[ovs-dev,RFC] dpcls: Avoid one 8-byte chunk in subtable mask.

From: Jarno Rajahalme [mailto:jarno@ovn.org]

Thanks Jarno, we’ve just posted a new patch based on your feedback.

Regards,
Antonio

From: Jarno Rajahalme [mailto:jarno@ovn.org]

Sent: Wednesday, January 4, 2017 1:41 AM
To: Fischetti, Antonio <antonio.fischetti@intel.com>
Cc: dev@openvswitch.org; Bodireddy, Bhanuprakash <bhanuprakash.bodireddy@intel.com>
Subject: Re: [PATCH RFC] dpcls: Avoid one 8-byte chunk in subtable mask.


On Dec 22, 2016, at 4:02 AM, Fischetti, Antonio <antonio.fischetti@intel.com<mailto:antonio.fischetti@intel.com>> wrote:

Thanks Jarno for your feedback, please find below my replies inline.


-----Original Message-----
From: Jarno Rajahalme [mailto:jarno@ovn.org]

Sent: Tuesday, December 20, 2016 11:23 PM
To: Fischetti, Antonio <antonio.fischetti@intel.com<mailto:antonio.fischetti@intel.com>>
Cc: <dev@openvswitch.org<mailto:dev@openvswitch.org>> <dev@openvswitch.org<mailto:dev@openvswitch.org>>; Bodireddy, Bhanuprakash
<bhanuprakash.bodireddy@intel.com<mailto:bhanuprakash.bodireddy@intel.com>>
Subject: Re: [PATCH RFC] dpcls: Avoid one 8-byte chunk in subtable mask.

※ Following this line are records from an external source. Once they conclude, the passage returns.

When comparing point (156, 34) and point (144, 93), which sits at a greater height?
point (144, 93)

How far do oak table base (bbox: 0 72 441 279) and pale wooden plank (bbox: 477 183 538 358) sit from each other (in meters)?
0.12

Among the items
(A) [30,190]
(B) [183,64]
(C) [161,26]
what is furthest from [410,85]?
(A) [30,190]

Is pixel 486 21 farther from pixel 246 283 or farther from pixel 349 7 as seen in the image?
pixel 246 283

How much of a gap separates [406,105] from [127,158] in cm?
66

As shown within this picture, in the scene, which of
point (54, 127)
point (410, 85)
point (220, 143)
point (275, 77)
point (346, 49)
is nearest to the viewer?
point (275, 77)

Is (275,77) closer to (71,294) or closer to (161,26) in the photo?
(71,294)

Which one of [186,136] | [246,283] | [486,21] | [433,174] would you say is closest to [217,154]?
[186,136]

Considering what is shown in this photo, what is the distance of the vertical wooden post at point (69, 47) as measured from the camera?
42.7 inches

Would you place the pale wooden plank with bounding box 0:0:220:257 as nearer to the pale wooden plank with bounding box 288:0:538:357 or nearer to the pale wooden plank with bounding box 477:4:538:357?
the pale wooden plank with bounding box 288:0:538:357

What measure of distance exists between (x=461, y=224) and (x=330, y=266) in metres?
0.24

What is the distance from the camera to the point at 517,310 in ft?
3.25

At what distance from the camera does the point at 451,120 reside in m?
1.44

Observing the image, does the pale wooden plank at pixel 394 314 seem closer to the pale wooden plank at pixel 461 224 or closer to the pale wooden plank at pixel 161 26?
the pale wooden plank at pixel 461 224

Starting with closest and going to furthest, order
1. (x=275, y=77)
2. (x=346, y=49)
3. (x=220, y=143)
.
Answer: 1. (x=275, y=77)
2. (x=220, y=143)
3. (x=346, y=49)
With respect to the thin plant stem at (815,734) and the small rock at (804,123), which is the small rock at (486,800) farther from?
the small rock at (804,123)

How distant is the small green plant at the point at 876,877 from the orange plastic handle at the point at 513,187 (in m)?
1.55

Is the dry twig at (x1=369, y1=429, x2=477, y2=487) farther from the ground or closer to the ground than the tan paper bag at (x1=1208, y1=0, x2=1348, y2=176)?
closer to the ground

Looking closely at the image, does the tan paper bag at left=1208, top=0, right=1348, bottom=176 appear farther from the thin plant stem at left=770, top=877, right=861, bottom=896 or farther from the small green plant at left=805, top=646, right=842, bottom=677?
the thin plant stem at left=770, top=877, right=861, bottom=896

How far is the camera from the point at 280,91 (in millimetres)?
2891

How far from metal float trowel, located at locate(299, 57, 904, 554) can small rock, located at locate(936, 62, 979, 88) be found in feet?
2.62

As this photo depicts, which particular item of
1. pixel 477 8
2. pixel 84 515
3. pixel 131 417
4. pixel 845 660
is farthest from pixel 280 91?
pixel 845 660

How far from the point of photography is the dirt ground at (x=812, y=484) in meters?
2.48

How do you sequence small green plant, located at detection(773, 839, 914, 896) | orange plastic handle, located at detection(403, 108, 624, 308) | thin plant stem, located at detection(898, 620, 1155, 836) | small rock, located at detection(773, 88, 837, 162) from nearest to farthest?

On Dec 19, 2016, at 2:43 PM, antonio.fischetti@intel.com<mailto:antonio.fischetti@intel.com> wrote:

This patch skips the chunk comprising of dp_hash and in_port in the
subtable mask when the dpcls refers to a physical port.  This will
slightly speed up the hash computation as one expensive function call
to hash_add64() can be skipped.

Do you have any performance test results to share?
[Antonio F]
We got a performance improvement of approx. ~4-5% with the following tests.
We used commit ID: ba7283e97fe80920a222249eb9f6f4211ccb4ccf
and IXIA Generator: monodir. traffic with 64 bytes packets
:::::::::::::::::::::::::::::::::::::::::::::::::::::::::::::::::::::::::::::::

Test 1.
-------
Flow: in_port=1 actions=output:2

Case 1a. Original + Emc disabled:                                                7.40 Mpps
Case 1b. Original + Emc dis. + this patch:   7.76 Mpps             => +0.36 Mpps (4.9%)


Test 2.
-------
Flow: ip,nw_src=1.1.1.1,nw_dst=11.11.11.11 actions=output:2

Case 2a. Original + Emc disabled:                                                6.83 Mpps
Case 2b. Original + Emc dis. + this patch:   7.10 Mpps             => +0.27 Mpps (4.0%)


Test 3.
-------
Flow: dl_vlan=5 actions=output:2

Case 3a. Original + Emc disabled:                                                7.47 Mpps
Case 3b. Original + Emc dis. + this patch:   7.76 Mpps             => +0.29 Mpps (3.9%)


Test 4.
-------
4 IXIA streams mixed up with the same percentage.
Flows to catch all IXIA streams:
ip,nw_src=1.1.1.1,nw_dst=11.11.11.11 actions=output:2
ip,nw_dst=22.22.22.22 actions=output:2
tcp,nw_dst=33.33.33.33,tp_dst=4369 actions=output:2
dl_vlan=5 actions=output:2

Case 4a. Original + Emc disabled:                                                3.9 Mpps
Case 4b. Original + Emc dis. + this patch:   4.1 Mpps               => +0.2 Mpps (5.1%)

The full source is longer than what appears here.